→ Texte à lire
____________
Si, pour Charline Mathias, il était possible de la mettre avec des jeunes athlètes masculins qui avaient à peu près le même niveau, la donne était plus compliquée pour Charel Grethen : «Personne ne pouvait s’entraîner avec lui.» C’est ainsi que le miler luxembourgeois part régulièrement en stage avec des athlètes de son niveau :

«À partir d’un certain moment, tu ne peux pas avoir plusieurs entraîneurs. Charel s’entraîne entre 12 et 14 fois par semaine, il faut que tout soit bien coordonné. Mais pour tout ce qui est musculation, on travaille en collaboration avec un kiné du LIHPS. Après ses différentes blessures, on fait attention.»

Même s’il est toujours en vadrouille, Charel Grethen, qui se remet d’une blessure à un ischio et prépare sa saison en Afrique du Sud, reste très proche de son entraîneur de toujours : «Je travaille avec lui depuis plus ou moins 15 ans. Ça en dit beaucoup sur notre relation. Sans lui, je n’aurais pas connu les mêmes succès», confie Grethen, qui devrait retrouver son mentor à Metz, début février.

Effectivement, avec deux JO et une finale olympique à Tokyo, on peut parler de succès. Alors que les Jeux n’ont jamais été dans le viseur de Camille Schmit : «En arrivant au CSL, je n’aurais jamais imaginé avoir l’occasion de faire deux JO et peut-être même trois. Mais le rôle d’un entraîneur est d’aider l’athlète à arriver au maximum de ses capacités. Je n’avais pas pu vivre l’expérience olympique comme athlète mais j’ai pu le faire comme entraîneur.» Et il a apprécié : «La cérémonie d’ouverture à Rio était fantastique. Et puis côtoyer tous les grands dans le stade d’échauffement, pouvoir les observer, c’est vraiment quelque chose!».
____________
→ Travail à faire
**a.** Dans le texte sur l'entraînement de Charel Grethen, pourquoi le miler luxembourgeois part-il régulièrement en stage avec des athlètes de son niveau ? Répondez en une à trois phrases.
**b.** Poursuivez le texte sur Camille Schmit et ses athlètes à partir de sa dernière phrase.

→ Données enregistrées
____________
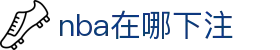nba在哪下注|nba盘口开户 - (中国)泰州市nba在哪下注控股集团有限公司欢迎您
____________
→ Corrigé
**a.** Contrairement à Charline Mathias, qu'il était possible de faire travailler avec de jeunes athlètes masculins d'un niveau à peu près équivalent, Charel Grethen n'avait aucun partenaire possible, car personne ne pouvait s'entraîner avec lui. C'est pour cette raison qu'il part régulièrement en stage avec des athlètes de son niveau.

**b.**
S’il a déjà vibré à Rio malgré les éliminations dès les séries de ses deux poulains, il a encore plus apprécié Tokyo, cinq ans plus tard, où Charel Grethen se hisse à la surprise générale jusqu’en finale du 1 500 m : «Il passe en demi-finale à la place. Après la première demi-finale, on a vu qu’il fallait faire moins de 3’35″ ou 3’34″50 pour aller en finale. Et j’étais convaincu qu’il pouvait le faire. Après, il fallait encore terminer dans les sept premiers.» Et c’est ce que fera Charel Grethen, septième avec un chrono incroyable : 3’32″86! Il faudra à l’entraîneur une bonne semaine après son retour pour réaliser ce qui s’est passé, avec un athlète qui se classera finalement 12e d’une finale partie bien trop vite pour lui.

C’est à l’athlète d’être sur le devant de la scène. Pas à l’entraîneur

Épuisé tant physiquement que mentalement, c’est depuis la maison que Camille Schmit suivra les grands débuts de son poulain en Diamond League, à l’occasion du meeting Van Damme de Bruxelles. Mais ça lui va très bien : «C’est l’athlète qui travaille. C’est à lui d’être sur le devant de la scène. Pas à l’entraîneur.»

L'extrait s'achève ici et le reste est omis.